Avantages
Working at Writer has been one of the most rewarding chapters of my engineering career. The company sits at a genuinely interesting intersection — building enterprise-grade generative AI before most of the industry knew what that meant — and the technical problems reflect that. As a Senior Software Engineer, I get to work on systems that are both deeply complex and visibly impactful: shipping features that real Fortune 500 customers rely on every day, not toy demos.
What stands out most is the quality of the engineering culture. There's a strong bias toward ownership and shipping. Engineers are trusted to scope their own work, push back on requirements, and make architectural decisions without bureaucratic overhead. Code review is rigorous but constructive, and there's a healthy respect for craftsmanship — performance, reliability, and developer experience are taken seriously, not treated as afterthoughts. The bar for hiring is high, which means the people you collaborate with consistently raise your own game.
The product direction is another major plus. Writer built its own family of LLMs (Palmyra) and a full-stack platform around them, so engineers get exposure to everything from low-level model serving and inference optimization to product surface work, RAG pipelines, agent orchestration, and enterprise integrations. It's rare to find a company where you can move that fluidly across the stack without context-switching feeling forced.
Leadership communicates clearly and honestly. May Habib and the executive team hold regular all-hands where strategy, customer wins, and challenges are discussed openly. Roadmaps are transparent, and individual contributors have real input into what gets prioritized. Compensation and equity are competitive, remote flexibility is genuine rather than performative, and the benefits package is solid.
Areas where I'd love to see continued investment: the pace can be intense, especially as the company scales and customer commitments grow, so guarding against burnout requires intentional effort from both managers and ICs. Internal tooling and documentation occasionally lag behind product velocity — a common growth-stage problem, but one worth staying ahead of. Cross-team coordination can also get heavier as the org expands, and continuing to refine async communication norms would help.
Overall, Writer is a place where senior engineers can do their best work: meaningful problems, strong peers, real autonomy, and a clear mission. If you care about applied AI, enterprise software done well, and being part of a team that ships, it's hard to beat.
Inconvénients
Pace and burnout risk:
The cadence can be intense, especially around customer commitments and quarterly pushes. More structured "cool-down" periods after big launches, and clearer expectations around on-call and after-hours availability, would help.
Meeting load:
Recurring syncs have been creeping up. A periodic meeting audit and stronger async-first norms (written updates, recorded standups, decision docs over live debate) would give engineers more deep-work time.

• _Tasks to perform_
[A] Repeat the employee review word for word, everything from "Areas where I'd" down to "hard to beat.".
[B] According to the employee review, why do engineers at Writer get to work on so many parts of the stack? Answer in one to three sentences.
[C] In the employee review, what is the name of the family of LLMs that Writer built?
The material that comes next is from a different source than the employee review.

• _Data segment_
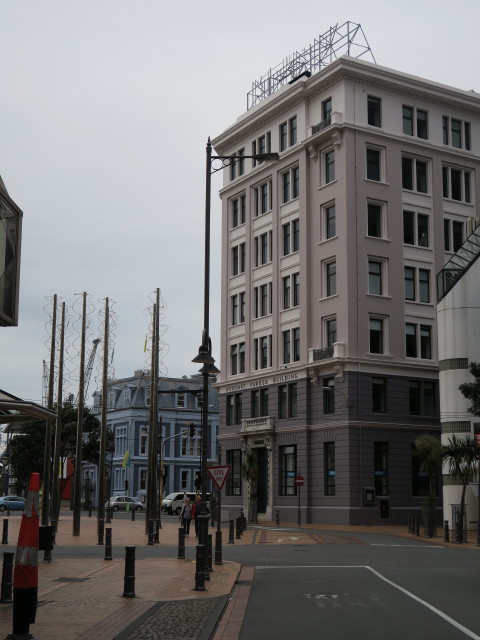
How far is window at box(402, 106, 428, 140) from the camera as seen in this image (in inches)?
2216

• _Solved tasks_
[A]
Areas where I'd love to see continued investment: the pace can be intense, especially as the company scales and customer commitments grow, so guarding against burnout requires intentional effort from both managers and ICs. Internal tooling and documentation occasionally lag behind product velocity — a common growth-stage problem, but one worth staying ahead of. Cross-team coordination can also get heavier as the org expands, and continuing to refine async communication norms would help.
Overall, Writer is a place where senior engineers can do their best work: meaningful problems, strong peers, real autonomy, and a clear mission. If you care about applied AI, enterprise software done well, and being part of a team that ships, it's hard to beat.

[B] Writer built its own family of LLMs, called Palmyra, and a full-stack platform around them. Because of this, engineers work on everything from low-level model serving and inference optimization to product surface work, RAG pipelines, agent orchestration, and enterprise integrations.

[C] Palmyra.